Text excerpt:
----------------------------------------

In wake of N.Y. subsidies plan, debate shifts back to Illinois

By Jeffrey Tomich | 08/03/2016 07:34 AM EDT

Monday’s vote by New York utility regulators approving nearly half a billion dollars in annual subsidies over the next two years for a trio of ailing nuclear plants was a victory for Exelon Corp., which owns two of the plants and is in talks with Entergy Corp. to buy the third.

Now the polarizing debate moves back to Chicago-based Exelon’s home state, where the clock continues to tick on a similar measure to aid a pair of nuclear plants ticketed for closure each of the next two years.

Exelon announced plans to shut the Clinton and Quad Cities nuclear plants in mid-2017 and -2018, respectively, at the expiration of their commitments to run. The company has said the plants — and jobs and taxes they provide — can still be spared. But doing so requires assurances that they won’t continue to sustain millions of dollars in annual losses.


Just as in New York, where the nuclear subsidies are tethered to the future of the state’s renewable energy industry, the same is true in Illinois. There, legislators are trying to reconcile a suite of competing proposals to come up with a comprehensive energy bill that aims to achieve environmental and economic goals.

In addition to the sweeping 306-page bill offered by Exelon and utility affiliate Commonwealth Edison Co. in the final weeks of the regular session, a group of renewable energy advocates have lobbied hard for a measure that would significantly expand renewable energy and energy efficiency in Illinois.

----------------------------------------

[Stored entries]
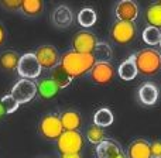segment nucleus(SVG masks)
Returning a JSON list of instances; mask_svg holds the SVG:
<instances>
[{
    "label": "nucleus",
    "instance_id": "c9c22d12",
    "mask_svg": "<svg viewBox=\"0 0 161 158\" xmlns=\"http://www.w3.org/2000/svg\"><path fill=\"white\" fill-rule=\"evenodd\" d=\"M160 61H161V57H160Z\"/></svg>",
    "mask_w": 161,
    "mask_h": 158
},
{
    "label": "nucleus",
    "instance_id": "a878e982",
    "mask_svg": "<svg viewBox=\"0 0 161 158\" xmlns=\"http://www.w3.org/2000/svg\"><path fill=\"white\" fill-rule=\"evenodd\" d=\"M160 40H161L160 28L151 27V25H148V27L144 28V31H143V41H144L147 45L154 47V45L160 44Z\"/></svg>",
    "mask_w": 161,
    "mask_h": 158
},
{
    "label": "nucleus",
    "instance_id": "473e14b6",
    "mask_svg": "<svg viewBox=\"0 0 161 158\" xmlns=\"http://www.w3.org/2000/svg\"><path fill=\"white\" fill-rule=\"evenodd\" d=\"M6 110H4V107H3V105H2V102H0V119H3V117L6 116Z\"/></svg>",
    "mask_w": 161,
    "mask_h": 158
},
{
    "label": "nucleus",
    "instance_id": "72a5a7b5",
    "mask_svg": "<svg viewBox=\"0 0 161 158\" xmlns=\"http://www.w3.org/2000/svg\"><path fill=\"white\" fill-rule=\"evenodd\" d=\"M116 158H127V157L123 155V154H120V155H119V157H116Z\"/></svg>",
    "mask_w": 161,
    "mask_h": 158
},
{
    "label": "nucleus",
    "instance_id": "e433bc0d",
    "mask_svg": "<svg viewBox=\"0 0 161 158\" xmlns=\"http://www.w3.org/2000/svg\"><path fill=\"white\" fill-rule=\"evenodd\" d=\"M160 3H161V2H160Z\"/></svg>",
    "mask_w": 161,
    "mask_h": 158
},
{
    "label": "nucleus",
    "instance_id": "6ab92c4d",
    "mask_svg": "<svg viewBox=\"0 0 161 158\" xmlns=\"http://www.w3.org/2000/svg\"><path fill=\"white\" fill-rule=\"evenodd\" d=\"M20 58H21V55L16 51H4V52L0 54V68L4 71H8V72L17 69Z\"/></svg>",
    "mask_w": 161,
    "mask_h": 158
},
{
    "label": "nucleus",
    "instance_id": "9d476101",
    "mask_svg": "<svg viewBox=\"0 0 161 158\" xmlns=\"http://www.w3.org/2000/svg\"><path fill=\"white\" fill-rule=\"evenodd\" d=\"M89 78L96 85H108L114 78V68L110 62H96L89 72Z\"/></svg>",
    "mask_w": 161,
    "mask_h": 158
},
{
    "label": "nucleus",
    "instance_id": "f704fd0d",
    "mask_svg": "<svg viewBox=\"0 0 161 158\" xmlns=\"http://www.w3.org/2000/svg\"><path fill=\"white\" fill-rule=\"evenodd\" d=\"M158 45H160V48H161V40H160V44Z\"/></svg>",
    "mask_w": 161,
    "mask_h": 158
},
{
    "label": "nucleus",
    "instance_id": "f03ea898",
    "mask_svg": "<svg viewBox=\"0 0 161 158\" xmlns=\"http://www.w3.org/2000/svg\"><path fill=\"white\" fill-rule=\"evenodd\" d=\"M161 54L154 48H143L136 54V65L139 74L146 76L156 75L161 69Z\"/></svg>",
    "mask_w": 161,
    "mask_h": 158
},
{
    "label": "nucleus",
    "instance_id": "4be33fe9",
    "mask_svg": "<svg viewBox=\"0 0 161 158\" xmlns=\"http://www.w3.org/2000/svg\"><path fill=\"white\" fill-rule=\"evenodd\" d=\"M114 122V116L112 113L110 109L102 107L99 110H96V113L93 114V124L99 126V127H109L112 123Z\"/></svg>",
    "mask_w": 161,
    "mask_h": 158
},
{
    "label": "nucleus",
    "instance_id": "2f4dec72",
    "mask_svg": "<svg viewBox=\"0 0 161 158\" xmlns=\"http://www.w3.org/2000/svg\"><path fill=\"white\" fill-rule=\"evenodd\" d=\"M59 158H82V157H80V154H64Z\"/></svg>",
    "mask_w": 161,
    "mask_h": 158
},
{
    "label": "nucleus",
    "instance_id": "6e6552de",
    "mask_svg": "<svg viewBox=\"0 0 161 158\" xmlns=\"http://www.w3.org/2000/svg\"><path fill=\"white\" fill-rule=\"evenodd\" d=\"M34 55L42 69L53 71L61 62V55H59L58 50L53 45H41L34 51Z\"/></svg>",
    "mask_w": 161,
    "mask_h": 158
},
{
    "label": "nucleus",
    "instance_id": "a211bd4d",
    "mask_svg": "<svg viewBox=\"0 0 161 158\" xmlns=\"http://www.w3.org/2000/svg\"><path fill=\"white\" fill-rule=\"evenodd\" d=\"M59 90H61V89L58 88V85H57L51 78L41 79L38 82V85H37V93H38L40 97L44 100L54 99V97L59 93Z\"/></svg>",
    "mask_w": 161,
    "mask_h": 158
},
{
    "label": "nucleus",
    "instance_id": "20e7f679",
    "mask_svg": "<svg viewBox=\"0 0 161 158\" xmlns=\"http://www.w3.org/2000/svg\"><path fill=\"white\" fill-rule=\"evenodd\" d=\"M59 154H80L83 148V136L79 131H64L57 140Z\"/></svg>",
    "mask_w": 161,
    "mask_h": 158
},
{
    "label": "nucleus",
    "instance_id": "4468645a",
    "mask_svg": "<svg viewBox=\"0 0 161 158\" xmlns=\"http://www.w3.org/2000/svg\"><path fill=\"white\" fill-rule=\"evenodd\" d=\"M137 96L139 100L146 106H151L158 100V89L154 83L151 82H146L137 90Z\"/></svg>",
    "mask_w": 161,
    "mask_h": 158
},
{
    "label": "nucleus",
    "instance_id": "39448f33",
    "mask_svg": "<svg viewBox=\"0 0 161 158\" xmlns=\"http://www.w3.org/2000/svg\"><path fill=\"white\" fill-rule=\"evenodd\" d=\"M10 95L19 105H25L37 96V83L30 79H20L11 88Z\"/></svg>",
    "mask_w": 161,
    "mask_h": 158
},
{
    "label": "nucleus",
    "instance_id": "2eb2a0df",
    "mask_svg": "<svg viewBox=\"0 0 161 158\" xmlns=\"http://www.w3.org/2000/svg\"><path fill=\"white\" fill-rule=\"evenodd\" d=\"M72 21H74V14L68 6L61 4L54 10V13H53L54 25H57L59 28H67L72 24Z\"/></svg>",
    "mask_w": 161,
    "mask_h": 158
},
{
    "label": "nucleus",
    "instance_id": "aec40b11",
    "mask_svg": "<svg viewBox=\"0 0 161 158\" xmlns=\"http://www.w3.org/2000/svg\"><path fill=\"white\" fill-rule=\"evenodd\" d=\"M44 10V3L41 0H21V11L27 17H37Z\"/></svg>",
    "mask_w": 161,
    "mask_h": 158
},
{
    "label": "nucleus",
    "instance_id": "b1692460",
    "mask_svg": "<svg viewBox=\"0 0 161 158\" xmlns=\"http://www.w3.org/2000/svg\"><path fill=\"white\" fill-rule=\"evenodd\" d=\"M146 20L151 27L161 28V3H154L146 11Z\"/></svg>",
    "mask_w": 161,
    "mask_h": 158
},
{
    "label": "nucleus",
    "instance_id": "393cba45",
    "mask_svg": "<svg viewBox=\"0 0 161 158\" xmlns=\"http://www.w3.org/2000/svg\"><path fill=\"white\" fill-rule=\"evenodd\" d=\"M92 55L95 57L96 62H110L112 48L109 47L106 42H97V45L95 47Z\"/></svg>",
    "mask_w": 161,
    "mask_h": 158
},
{
    "label": "nucleus",
    "instance_id": "f8f14e48",
    "mask_svg": "<svg viewBox=\"0 0 161 158\" xmlns=\"http://www.w3.org/2000/svg\"><path fill=\"white\" fill-rule=\"evenodd\" d=\"M95 153H96L97 158H116L120 154H123L120 145L114 140L109 139H105L102 143H99L95 148Z\"/></svg>",
    "mask_w": 161,
    "mask_h": 158
},
{
    "label": "nucleus",
    "instance_id": "7ed1b4c3",
    "mask_svg": "<svg viewBox=\"0 0 161 158\" xmlns=\"http://www.w3.org/2000/svg\"><path fill=\"white\" fill-rule=\"evenodd\" d=\"M38 133L44 140L48 141H57L64 133V127H62L59 114L50 113L45 114L38 123Z\"/></svg>",
    "mask_w": 161,
    "mask_h": 158
},
{
    "label": "nucleus",
    "instance_id": "dca6fc26",
    "mask_svg": "<svg viewBox=\"0 0 161 158\" xmlns=\"http://www.w3.org/2000/svg\"><path fill=\"white\" fill-rule=\"evenodd\" d=\"M64 131H79L82 126V117L76 110H65L59 114Z\"/></svg>",
    "mask_w": 161,
    "mask_h": 158
},
{
    "label": "nucleus",
    "instance_id": "412c9836",
    "mask_svg": "<svg viewBox=\"0 0 161 158\" xmlns=\"http://www.w3.org/2000/svg\"><path fill=\"white\" fill-rule=\"evenodd\" d=\"M50 78L53 79L57 85H58L59 89L67 88V86H69L71 82H72V76H71L69 74H68L67 71L61 67V65L55 67L53 71H51V76H50Z\"/></svg>",
    "mask_w": 161,
    "mask_h": 158
},
{
    "label": "nucleus",
    "instance_id": "5701e85b",
    "mask_svg": "<svg viewBox=\"0 0 161 158\" xmlns=\"http://www.w3.org/2000/svg\"><path fill=\"white\" fill-rule=\"evenodd\" d=\"M78 23H79V25H82L83 28H89V27H92V25L96 23V20H97V14H96V11L93 10V8H91V7H83L82 10L78 13Z\"/></svg>",
    "mask_w": 161,
    "mask_h": 158
},
{
    "label": "nucleus",
    "instance_id": "c756f323",
    "mask_svg": "<svg viewBox=\"0 0 161 158\" xmlns=\"http://www.w3.org/2000/svg\"><path fill=\"white\" fill-rule=\"evenodd\" d=\"M150 151L151 158H161V141L150 143Z\"/></svg>",
    "mask_w": 161,
    "mask_h": 158
},
{
    "label": "nucleus",
    "instance_id": "0eeeda50",
    "mask_svg": "<svg viewBox=\"0 0 161 158\" xmlns=\"http://www.w3.org/2000/svg\"><path fill=\"white\" fill-rule=\"evenodd\" d=\"M41 71L42 68L40 67L34 52H27L21 55L19 67H17V74L21 76V79H37L41 75Z\"/></svg>",
    "mask_w": 161,
    "mask_h": 158
},
{
    "label": "nucleus",
    "instance_id": "bb28decb",
    "mask_svg": "<svg viewBox=\"0 0 161 158\" xmlns=\"http://www.w3.org/2000/svg\"><path fill=\"white\" fill-rule=\"evenodd\" d=\"M86 139H88L89 143H92V144L97 145L99 143H102L103 140L106 139L105 130H103L102 127H99V126L92 124L91 127L88 128V131H86Z\"/></svg>",
    "mask_w": 161,
    "mask_h": 158
},
{
    "label": "nucleus",
    "instance_id": "423d86ee",
    "mask_svg": "<svg viewBox=\"0 0 161 158\" xmlns=\"http://www.w3.org/2000/svg\"><path fill=\"white\" fill-rule=\"evenodd\" d=\"M136 33L137 28L134 23H126L117 20L110 28V38L116 44L126 45L136 38Z\"/></svg>",
    "mask_w": 161,
    "mask_h": 158
},
{
    "label": "nucleus",
    "instance_id": "f3484780",
    "mask_svg": "<svg viewBox=\"0 0 161 158\" xmlns=\"http://www.w3.org/2000/svg\"><path fill=\"white\" fill-rule=\"evenodd\" d=\"M117 74L122 80H133L139 75V69L136 65V54L130 55L126 61L120 64V67L117 68Z\"/></svg>",
    "mask_w": 161,
    "mask_h": 158
},
{
    "label": "nucleus",
    "instance_id": "ddd939ff",
    "mask_svg": "<svg viewBox=\"0 0 161 158\" xmlns=\"http://www.w3.org/2000/svg\"><path fill=\"white\" fill-rule=\"evenodd\" d=\"M127 158H151L150 143L144 139L131 141L127 147Z\"/></svg>",
    "mask_w": 161,
    "mask_h": 158
},
{
    "label": "nucleus",
    "instance_id": "1a4fd4ad",
    "mask_svg": "<svg viewBox=\"0 0 161 158\" xmlns=\"http://www.w3.org/2000/svg\"><path fill=\"white\" fill-rule=\"evenodd\" d=\"M97 38L88 30H80L72 38V51L79 54H92L97 45Z\"/></svg>",
    "mask_w": 161,
    "mask_h": 158
},
{
    "label": "nucleus",
    "instance_id": "7c9ffc66",
    "mask_svg": "<svg viewBox=\"0 0 161 158\" xmlns=\"http://www.w3.org/2000/svg\"><path fill=\"white\" fill-rule=\"evenodd\" d=\"M4 41H6V28H4V25L0 23V47L4 44Z\"/></svg>",
    "mask_w": 161,
    "mask_h": 158
},
{
    "label": "nucleus",
    "instance_id": "f257e3e1",
    "mask_svg": "<svg viewBox=\"0 0 161 158\" xmlns=\"http://www.w3.org/2000/svg\"><path fill=\"white\" fill-rule=\"evenodd\" d=\"M95 64H96V59L92 54H79L75 51H68L62 54L61 62H59V65L72 76V79L89 74Z\"/></svg>",
    "mask_w": 161,
    "mask_h": 158
},
{
    "label": "nucleus",
    "instance_id": "c85d7f7f",
    "mask_svg": "<svg viewBox=\"0 0 161 158\" xmlns=\"http://www.w3.org/2000/svg\"><path fill=\"white\" fill-rule=\"evenodd\" d=\"M0 4L8 11H16L20 10V7H21V0H4Z\"/></svg>",
    "mask_w": 161,
    "mask_h": 158
},
{
    "label": "nucleus",
    "instance_id": "9b49d317",
    "mask_svg": "<svg viewBox=\"0 0 161 158\" xmlns=\"http://www.w3.org/2000/svg\"><path fill=\"white\" fill-rule=\"evenodd\" d=\"M114 14L119 21L134 23V20L139 17V6L133 0H122L114 7Z\"/></svg>",
    "mask_w": 161,
    "mask_h": 158
},
{
    "label": "nucleus",
    "instance_id": "cd10ccee",
    "mask_svg": "<svg viewBox=\"0 0 161 158\" xmlns=\"http://www.w3.org/2000/svg\"><path fill=\"white\" fill-rule=\"evenodd\" d=\"M0 102H2V105H3V107H4V110H6V113L7 114H11V113H14V112L19 109V103L14 100V97L11 96V95H6V96H3L2 99H0Z\"/></svg>",
    "mask_w": 161,
    "mask_h": 158
}]
</instances>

----------------------------------------

Request 1:
Using the article on nuclear subsidies, mark each statement below yes or no, and quote the exact words of the article that settle it.
(a) Exelon planned to close the Clinton plant in mid-2017.
(b) Exelon owns all three of the New York nuclear plants that won the subsidies.
(c) The bill put forward by Exelon and Commonwealth Edison Co. runs to 306 pages.
Request 2:
Gather every line of the entries above that contains the string "instances", matching case exactly.

Task solution 1:
(a) Yes: "Exelon announced plans to shut the Clinton and Quad Cities nuclear plants in mid-2017 and -2018, respectively"
(b) No: "which owns two of the plants and is in talks with Entergy Corp. to buy the third"
(c) Yes: "the sweeping 306-page bill offered by Exelon and utility affiliate Commonwealth Edison Co."

Task solution 2:
Returning a JSON list of instances; mask_svg holds the SVG:
<instances>
</instances>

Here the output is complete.